### QUOTED PASSAGE
____

Vines’ attitude seems to prevail in Hong Kong, where journalists often take to heart the old adage: Hope for the best, prepare for the worst. It is no coincidence that Hong Kong’s amazing economic growth‹it is the world’s eighth-largest trading economy, with a per-capita income that rivals many European countries‹has been accompanied by great freedom. It is that freedom to report and challenge and exchange information that has brought the world to Hong Kong as Asia’s financial and business hub.
If China and Tung Chee-hwa confound the critics and allow the one-country, two-systems philosophy to flourish in Hong Kong, it may open the way toward greater press freedom for all of China. At the 15th Party Congress, Jiang set in motion the further privatization and modernization of the Chinese economy by calling for the sale of state-owned companies to private shareholders. As the Chinese government proceeds with privatization, the last vestiges of a socialist economy will likely whither away, further erasing the barriers between China and the rest of the world. The next aspect of the Chinese system to go should be the apparatus of one-party control over information and the press. No country has built a successful, dynamic modern economy on the scale of China without allowing its people democracy and free access to information. Hong Kong knows how to be free; it can point the way for China.
Success in Hong Kong will be measured in large part by freedom of information and the rule of law. At stake in Hong Kong is the health and vigor of one of the world’s great trading economies, a vital cog in the great wheel of Asian commerce and development. In that sense, the whole world will be watching‹and living with‹the outcome of Hong Kong’s drama.

____

### WHAT THIS EXERCISE ASKS
1. List every person named in the Hong Kong passage.
2. Reproduce word for word the part of the Hong Kong passage that opens with the words containing "Success in Hong" and closes with "Hong Kong’s drama.".
3. Summarize the Hong Kong passage in two sentences.

### GIVEN DATA
____

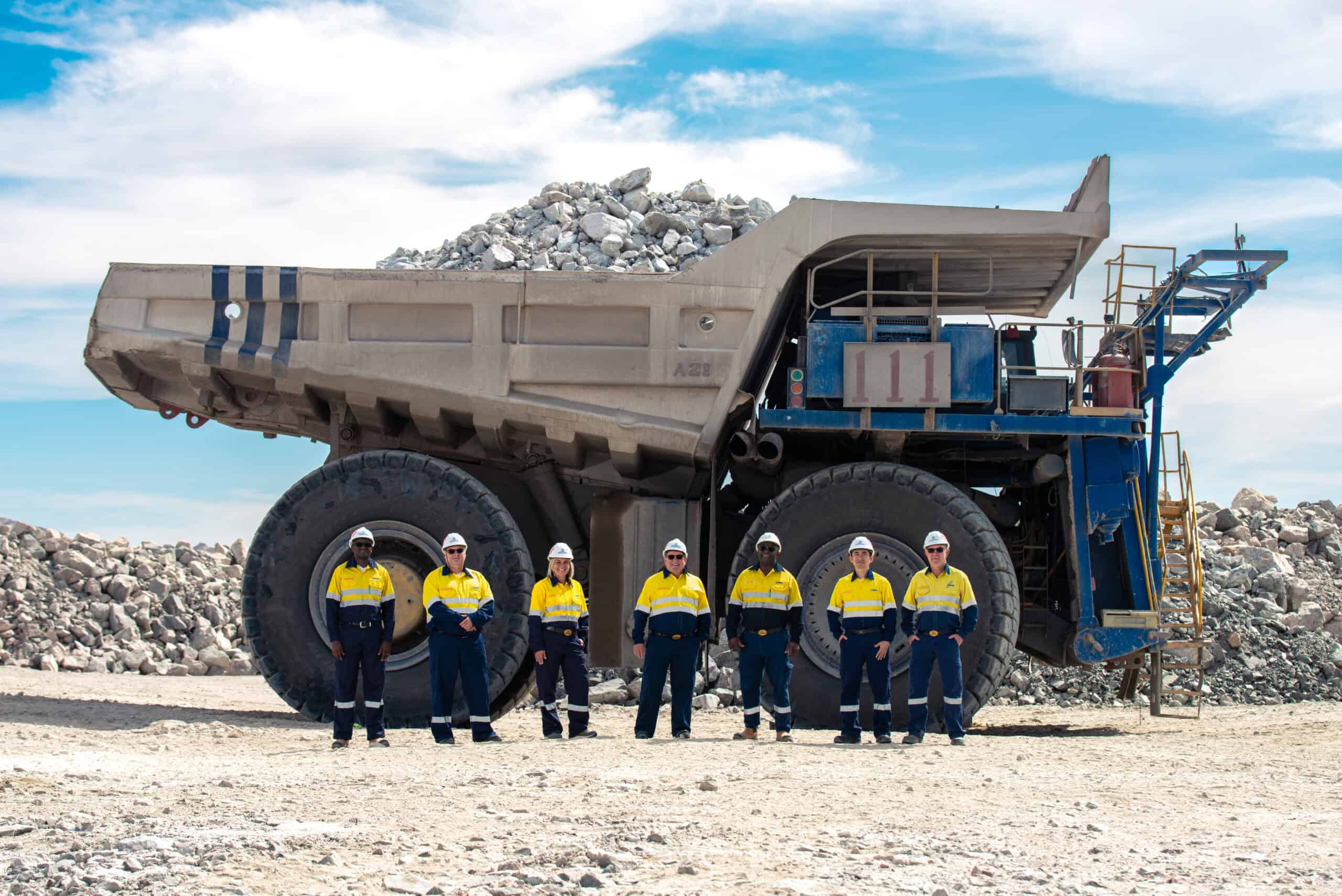 Rossing Uranium Limited - EXCO Corporate Images_HR 01-45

____

### ANSWERS BY TASK
1. Vines, Tung Chee-hwa, Jiang

2.
Success in Hong Kong will be measured in large part by freedom of information and the rule of law. At stake in Hong Kong is the health and vigor of one of the world’s great trading economies, a vital cog in the great wheel of Asian commerce and development. In that sense, the whole world will be watching‹and living with‹the outcome of Hong Kong’s drama.

3. The Hong Kong passage links Hong Kong's economic growth and its role as Asia's financial and business hub to its freedom to report and exchange information. It argues that if the one-country, two-systems philosophy flourishes there, it may open the way toward greater press freedom for all of China as privatization erases barriers between China and the rest of the world, and it holds that success in Hong Kong will be measured largely by freedom of information and the rule of law.